PASSAGE SHOWN:
---

Southern Ocean mechanisms of glacial CO₂ drawdown and their links with global climate

Abstract

The Southern Ocean is a major player in Earth’s climate, regulating carbon exchange between the deep ocean and the atmosphere. However, its role under altered climate states is uncertain. In particular, the Southern Ocean is thought to have driven oceanic uptake of >800 Pg of carbon from the atmosphere and other sources during glacial times, providing potential insight into how this important sink for anthropogenic carbon might evolve in future. However, producing unequivocal evidence of such carbon storage and unravelling the interplay of processes driving it pose an ongoing challenge. This thesis, through both proxy data and numerical modelling experiments, makes significant contributions towards both these efforts.

---

INFORMATION SUPPLIED:
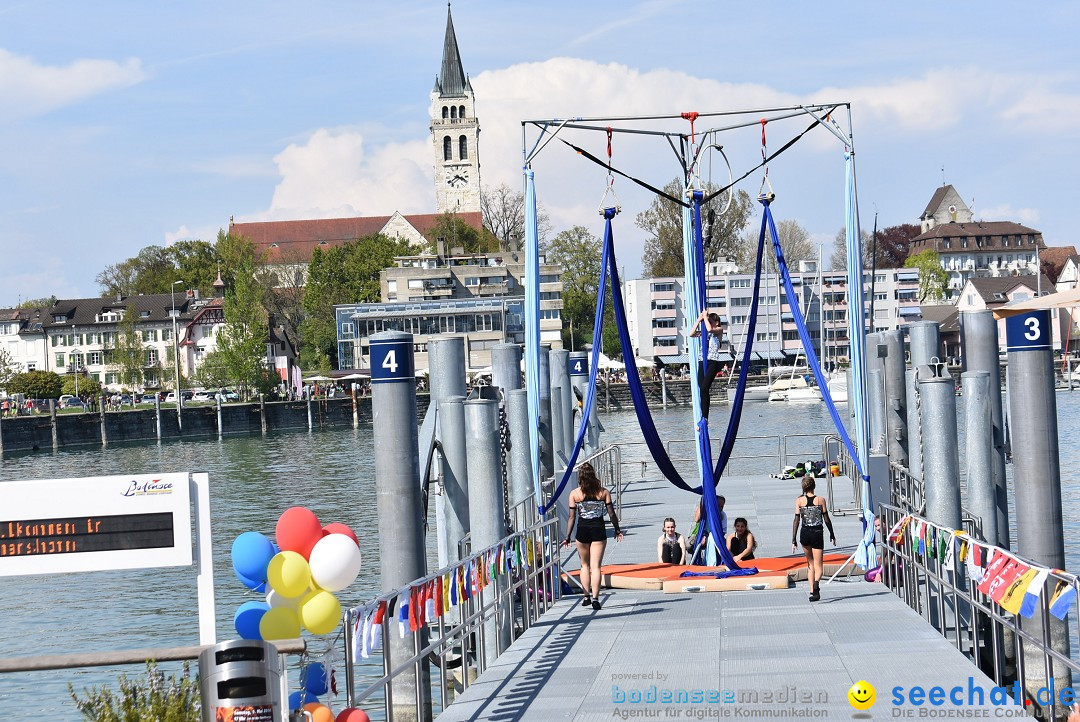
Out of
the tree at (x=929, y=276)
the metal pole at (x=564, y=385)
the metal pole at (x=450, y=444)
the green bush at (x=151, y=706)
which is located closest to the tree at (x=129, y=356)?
the tree at (x=929, y=276)

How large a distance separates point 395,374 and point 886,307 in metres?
140

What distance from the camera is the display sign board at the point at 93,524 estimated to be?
9781 mm

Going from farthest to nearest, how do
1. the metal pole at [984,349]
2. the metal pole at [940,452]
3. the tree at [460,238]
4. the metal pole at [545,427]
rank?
the tree at [460,238] → the metal pole at [545,427] → the metal pole at [984,349] → the metal pole at [940,452]

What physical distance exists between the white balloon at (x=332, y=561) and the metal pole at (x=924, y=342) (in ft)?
46.0

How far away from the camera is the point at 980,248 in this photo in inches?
7146

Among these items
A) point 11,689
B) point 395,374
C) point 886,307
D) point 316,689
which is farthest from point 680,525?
point 886,307

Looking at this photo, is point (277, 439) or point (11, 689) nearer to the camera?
point (11, 689)

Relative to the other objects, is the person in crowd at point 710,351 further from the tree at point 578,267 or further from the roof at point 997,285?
the roof at point 997,285

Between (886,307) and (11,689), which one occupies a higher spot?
(886,307)

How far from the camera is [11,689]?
20797 mm

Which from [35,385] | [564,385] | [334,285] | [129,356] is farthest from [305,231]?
[564,385]

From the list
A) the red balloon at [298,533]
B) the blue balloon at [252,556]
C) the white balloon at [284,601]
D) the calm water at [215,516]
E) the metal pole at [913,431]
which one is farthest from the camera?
the calm water at [215,516]

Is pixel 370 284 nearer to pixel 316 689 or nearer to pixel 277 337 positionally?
pixel 277 337

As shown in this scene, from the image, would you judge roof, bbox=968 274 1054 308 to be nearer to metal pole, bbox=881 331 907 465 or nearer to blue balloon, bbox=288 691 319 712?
metal pole, bbox=881 331 907 465
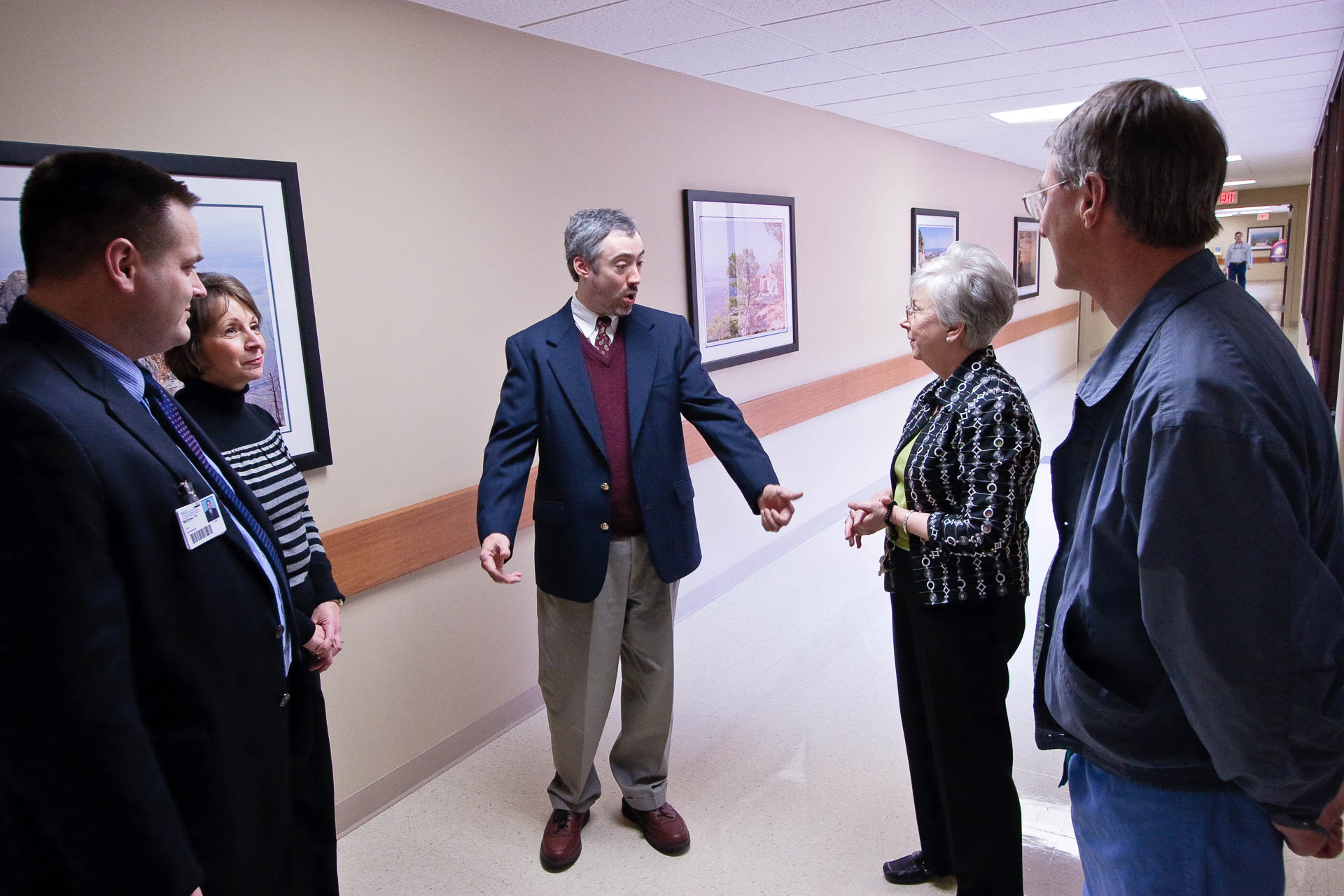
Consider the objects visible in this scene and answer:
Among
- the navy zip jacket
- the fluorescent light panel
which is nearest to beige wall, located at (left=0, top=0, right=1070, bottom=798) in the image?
the navy zip jacket

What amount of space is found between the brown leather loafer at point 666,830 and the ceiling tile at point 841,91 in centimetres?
365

---

DIRECTIONS:
• 1. Can you reproduce, word for word, everything in the Southern Ocean abstract from "The Southern Ocean is a" down to "both these efforts."?
• 2. Could you carry on writing the Southern Ocean abstract, starting after its final sentence?

ANSWERS IN ORDER:
• 1.
The Southern Ocean is a major player in Earth’s climate, regulating carbon exchange between the deep ocean and the atmosphere. However, its role under altered climate states is uncertain. In particular, the Southern Ocean is thought to have driven oceanic uptake of >800 Pg of carbon from the atmosphere and other sources during glacial times, providing potential insight into how this important sink for anthropogenic carbon might evolve in future. However, producing unequivocal evidence of such carbon storage and unravelling the interplay of processes driving it pose an ongoing challenge. This thesis, through both proxy data and numerical modelling experiments, makes significant contributions towards both these efforts.

• 2.
Here, new Southern Ocean proxy data document a strong inverse correlation between atmospheric CO₂ and deep ocean carbon content over the Last Glacial Cycle, providing the clearest evidence to date of ocean carbon storage driving CO₂ drawdown. Quantifying total carbon storage in these waters accounts for a large part of glacial CO₂ change. Next, two modelling studies explore novel mechanisms of CO₂ change linking the high northern and southern latitudes. The first finds, in a series of Earth system models, that enhanced North Pacific ventilation (evidenced by glacial proxy data) directly reduces the carbon and nutrient load of waters upwelling in the Southern Ocean, decreasing CO₂ outgassing and improving biological pump efficiency. The second explores the thermal impacts of northern ice sheets in an idealised ocean-sea ice model, finding that maintaining cool northern temperatures (while elsewhere warms) sustains a “glacial-like” ocean state, promoting ocean carbon retention and curtailing atmospheric CO₂ rise by ~73%.

This work provides a new interhemispheric perspective on glacial CO₂ change, highlighting remote drivers of Southern Ocean processes as an important focus for future research and the interplay between different regions as critical in understanding the ocean carbon cycle in a changing climate.